Software Engineering: It’s All About Abstraction

By Kevin Lalumiere —

Next summer, I’m going to drink a beer under a tree.

Right now you probably have an image of me, under a tree, with a beer: you understood my intent. What’s interesting is that the details of this image will probably be significantly different for each person that is reading. This is because I did not talk about the implementation; beer and tree are abstractions. They efficiently convey a general idea without getting lost in the details. Efficiently is the key word here; imagine if I had to describe the detailed implementation of a tree or a beer each time I want to talk about them! 😰

Since abstractions are a key part of the way humans communicate, they are also a key part of software engineering. Indeed, since software engineering is about programming over time, it is in part about using source code to communicate ideas to other developers. This won’t come as a surprise to most of you; we, developers, know that abstractions are a key part of our job. That being said, it’s not always clear how abstractions link to our day-to-day programming and to our leading practices. Single Responsibility Principle (SRP), Design Patterns, Don’t Repeat Yourself (DRY), and test readability are all somehow related to abstractions. This post explores these connections and shows how understanding them helps to make better decisions about our programs.

manUnderTree

Abstractions and SRP

The SRP is colloquially known as “a function or a class should do one thing”. The problem of this statement is that the definition of “one thing” is not very clear. Many people mitigated this issue by stating the SRP in other, more precise ways. Some of these alternative formulations are very helpful, but what helped me the most to implement SRP is the following guideline

The level of abstraction in a function implementation should be constant and as high as the locality of information allows.

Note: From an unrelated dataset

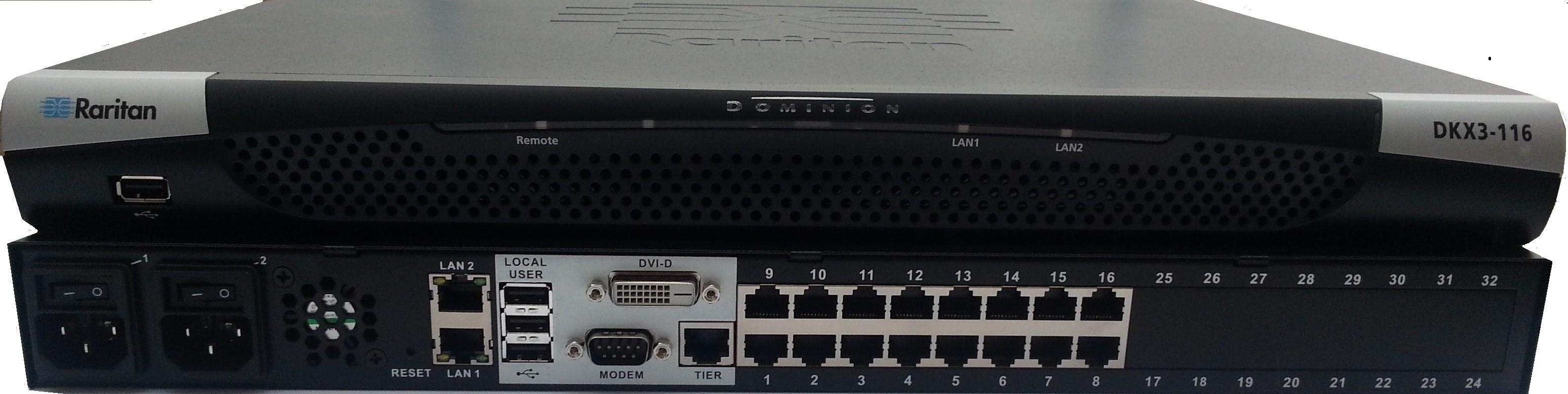 Raritan 16-Port 1-User Dominion KX III KVM-Over-Ip Switch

For instance, consider the recipe

Pizza CreateMargheritaPizza() {
    Dough base{};
    base += TomatoSauce{};
    base += Cheese{};

    // Grow basil
    Flowerpot pot;
    pot.Fill(Earth{});
    pot.Plant(BasilSeed{});
    pot.Age(std::chrono::weeks{4});

    return Cook(base) + OliveOil{} + pot.Harvest();
}

The function operates at the ingredient abstraction level, except for the basil, where it goes into details about where it comes from. This is a SRP transgression smell, as is the “paragraph” in the function. Interestingly, this paragraph starts with a helpful comment, // Grow basil. This comment suggests the abstraction that should be created in order to simplify the function, Basil:

Pizza CreateMargheritaPizza() {
    Dough base{};
    base += TomatoSauce{};
    base += Cheese{};
    return Cook(base) + OliveOil{} + Basil{};
}

Now you’ve probably heard (or said) at least once in your career something along the lines

I wanted to keep my code simple and to know what it does, so I wrote everything in a single function.

This kind of comment stems from years of witnessing horrible abstractions such as:

int main(int argc, char* argv[]) {
    doSomething(argc, argv);
}

// In another file

void doSomething(int argc, char* argv[]) {
    MyType a{argc};
    a.visit(argv);
}

// In another file

class MyType: public BaseVisitor {
public:
    using BaseVisitor::BaseVisitor;
};

// In another file from another repository...

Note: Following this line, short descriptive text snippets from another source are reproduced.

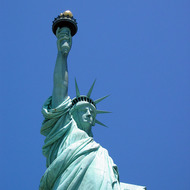 A close-up of the Statue of Liberty.
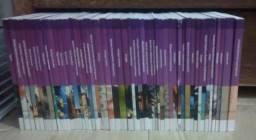 Coleção de Livros Completa do COC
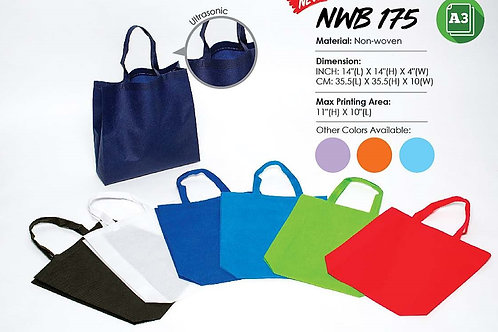 Non-woven Bag (Ultrasonic Series)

This is where locality of information comes in. A good abstraction keeps the information of what it does, but hides the information of how it does it. An example of such a good abstraction is quicksort(input).

An important conclusion that stems from this discussion is that SRP is not about naively distributing the code in many small functions. It is about finding the abstractions hidden in your code and using the appropriate mechanisms (classes, functions, modules) in order to represent them.

One reason why we still see a lot of large classes and functions is that writing good abstractions can be very hard. Sometimes, there is not even a word that exists to describe the concept that you are trying to express. For instance, in the seminal book Design Patterns, we can read:

The purpose of this book is to record experience in designing object-oriented software as design patterns. Each design pattern systematically names, explains, and evaluates an important and recurring design in object-oriented systems.

In other words, arguably one of the most important contributions of the Gang of Four is to have named typical abstractions that software engineers were using. Hence, thanks to them, we can now discuss these patterns and label their usage in our code more easily, so other developers can understand our intent in a blink.

Abstractions show when to be DRY

The DRY principle states that we should not repeat ourselves. It is hard to overestimate the importance of this principle; we have all experienced many bugs created by forgetting to change one of the N copy-pasted pieces of code in a code base. However, you might also have seen cases where the application of the principle seemed, to say the least, far-fetched…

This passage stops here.